**TASKS**:
1. From the article about Patricia's farm, output the part starting with "Managing a farm" and going on through "cucumber and cabbage.". Copy it word for word.
2. Answer these questions from the article about Patricia's farm:
(a) In what part of Guyana does Patricia live and work?
(b) What did the FAO Climate-Smart project provide that she uses?
(c) During what hours does she tend her crops on weekday mornings?
3. Take the article about Patricia's farm further, starting right after its last sentence.

Patricia started farming to help cover her family’s expenses because her teaching salary was not sufficient.

Patricia, a busy single parent, teacher and farmer in southwest Guyana, uses the shadehouse provided by an FAO Climate-Smart project to supplement her teaching income and meet the needs of her family. ©FAO

27/01/2021

Managing a farm is hard. Being a single parent is hard. Being a full-time teacher is hard. Being a farmer, single parent and teacher is “off the charts” as Patricia Persaud puts it, but she says that being busy brings her balance and consoles her, keeping her from the stress caused by separating with her husband: “I am stress-free, active and financially stable,” she exclaims.

Patricia started farming to help cover her family’s expenses because her teaching salary was not sufficient. Every weekday morning from 6:30 am to 8:00 am, evenings from 5:00 pm, and on weekends and holidays, she and her sons tend to their cash crops of pak choi, okra, pepper, cucumber and cabbage.

**SUPPLIED MATERIAL**:
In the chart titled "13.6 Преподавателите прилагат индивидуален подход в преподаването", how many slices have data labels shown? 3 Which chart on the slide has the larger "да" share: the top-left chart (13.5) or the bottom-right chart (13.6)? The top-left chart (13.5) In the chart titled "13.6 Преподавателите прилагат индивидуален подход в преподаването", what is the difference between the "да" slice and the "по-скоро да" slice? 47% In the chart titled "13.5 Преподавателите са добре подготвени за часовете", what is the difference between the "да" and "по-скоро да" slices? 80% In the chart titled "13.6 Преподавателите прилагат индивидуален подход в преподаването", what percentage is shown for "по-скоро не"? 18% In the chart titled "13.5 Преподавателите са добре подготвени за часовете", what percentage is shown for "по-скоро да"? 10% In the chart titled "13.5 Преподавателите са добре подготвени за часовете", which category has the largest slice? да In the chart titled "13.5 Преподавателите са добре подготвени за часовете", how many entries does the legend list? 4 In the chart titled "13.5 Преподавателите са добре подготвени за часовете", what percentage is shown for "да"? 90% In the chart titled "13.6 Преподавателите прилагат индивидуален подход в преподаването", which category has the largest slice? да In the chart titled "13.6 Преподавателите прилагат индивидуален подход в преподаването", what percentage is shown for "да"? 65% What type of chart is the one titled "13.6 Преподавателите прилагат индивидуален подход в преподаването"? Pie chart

**RESPONSES IN ORDER**:
1.
Managing a farm is hard. Being a single parent is hard. Being a full-time teacher is hard. Being a farmer, single parent and teacher is “off the charts” as Patricia Persaud puts it, but she says that being busy brings her balance and consoles her, keeping her from the stress caused by separating with her husband: “I am stress-free, active and financially stable,” she exclaims.

Patricia started farming to help cover her family’s expenses because her teaching salary was not sufficient. Every weekday morning from 6:30 am to 8:00 am, evenings from 5:00 pm, and on weekends and holidays, she and her sons tend to their cash crops of pak choi, okra, pepper, cucumber and cabbage.

2.
(a) Southwest Guyana.
(b) A shadehouse.
(c) From 6:30 am to 8:00 am.

3.
Patricia lives in Parika Back, a rural community in the southwest part of the country where most people come from a long line of farmers and depend on small-scale farming for their livelihoods. It is a place where people have close ties to farming life or, as people in Guyana put it, ‘farming deh in me blood’.

In the late 1980s, the population in Parika Back was small, the roads were undeveloped and food crops were cultivated only to meet household needs. But when they improved the main road in 2018, access to markets became easier, which encouraged the expansion of small-scale farming in the area.